Health Diagnostics

Selux Diagnostics Receives Additional $14.6 Million

Latest milestone validates the Selux NGP platform’s ability to deliver rapid AST results with an unprecedented antibiotic menu, clearing path for company’s microbiology innovation roadmap

Selux Diagnostics, Inc., which is leading a new era in personalized diagnostics to combat superbug infections and fight antibiotic resistance, today announced that it has been awarded an additional $14.6 million in funding from the Biomedical Advanced Research and Development Authority (BARDA), part of Office of the Assistant Secretary for Preparedness and Response at the U.S. Department of Health and Human Services.

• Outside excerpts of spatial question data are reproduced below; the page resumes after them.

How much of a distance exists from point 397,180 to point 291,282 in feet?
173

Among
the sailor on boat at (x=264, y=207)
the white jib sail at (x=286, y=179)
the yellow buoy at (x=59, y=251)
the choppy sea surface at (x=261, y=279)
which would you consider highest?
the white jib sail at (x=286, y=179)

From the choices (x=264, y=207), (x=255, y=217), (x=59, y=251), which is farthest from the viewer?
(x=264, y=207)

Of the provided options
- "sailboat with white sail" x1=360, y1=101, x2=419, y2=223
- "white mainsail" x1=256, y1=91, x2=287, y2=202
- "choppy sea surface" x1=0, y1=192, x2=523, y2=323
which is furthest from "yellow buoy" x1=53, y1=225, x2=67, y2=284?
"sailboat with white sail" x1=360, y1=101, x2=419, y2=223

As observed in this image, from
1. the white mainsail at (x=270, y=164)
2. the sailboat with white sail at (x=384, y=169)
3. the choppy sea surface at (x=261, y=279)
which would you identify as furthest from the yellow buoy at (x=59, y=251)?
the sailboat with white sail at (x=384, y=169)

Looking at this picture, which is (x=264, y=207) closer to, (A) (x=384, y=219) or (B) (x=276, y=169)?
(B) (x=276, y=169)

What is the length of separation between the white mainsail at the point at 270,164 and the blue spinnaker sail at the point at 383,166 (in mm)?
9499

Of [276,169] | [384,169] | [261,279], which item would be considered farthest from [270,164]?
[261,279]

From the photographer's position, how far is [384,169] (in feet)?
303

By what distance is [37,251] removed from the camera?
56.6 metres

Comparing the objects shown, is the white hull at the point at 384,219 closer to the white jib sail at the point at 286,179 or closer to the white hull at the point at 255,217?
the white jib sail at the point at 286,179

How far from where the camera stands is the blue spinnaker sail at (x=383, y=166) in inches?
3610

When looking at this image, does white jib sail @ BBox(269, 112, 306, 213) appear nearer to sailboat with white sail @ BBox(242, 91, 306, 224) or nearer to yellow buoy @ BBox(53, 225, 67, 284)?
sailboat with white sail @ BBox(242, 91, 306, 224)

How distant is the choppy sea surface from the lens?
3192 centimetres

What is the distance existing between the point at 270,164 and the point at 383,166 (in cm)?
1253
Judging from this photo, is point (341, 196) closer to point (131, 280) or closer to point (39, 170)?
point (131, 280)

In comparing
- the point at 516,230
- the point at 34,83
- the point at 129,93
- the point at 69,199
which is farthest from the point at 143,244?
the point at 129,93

BARDA modified the cost sharing contract, raising the Government’s cost share of $45 million to a total level of $60.8 million if all options are exercised. This additional funding will allow Selux to continue implementing its microbiology roadmap and commercialize its Next Generation ‘Phenotyping’ (NGP) platform for rapid antimicrobial susceptibility testing (AST).  

Selux received the latest round of funding after successfully achieving a key milestone: completion of its first clinical trial. The trial confirmed the platform’s ability to accurately provide rapid AST results from cultured isolates with a broad antibiotic menu all within the same shift — the patient’s most vulnerable window and critical period of infection. Selux will now submit the clinical trial results to the U.S. Food and Drug Administration (FDA), the next step in clearing the way for the commercialization of the innovative NGP platform.

“A global crisis of antibiotic resistance requires innovation to save lives, and we believe this next generation technology represents the future backbone of microbiology,” said Steve Lufkin, CEO of Selux. “Our plan is to build on the success of this first clinical study and turn our attention to the next phase of product development to speed the time to targeted antibiotic treatment further, preserving the lifesaving power of antibiotics for future generations.”

The Centers for Disease Control and Prevention calls antibiotic resistance one of the “biggest public health challenges of our time” – a growing problem that is not only deadly but extremely costly. According to a January report by the CDC and the University of Utah, multi-drug resistant pathogens are estimated to cost the U.S. more than $4.6 billion annually.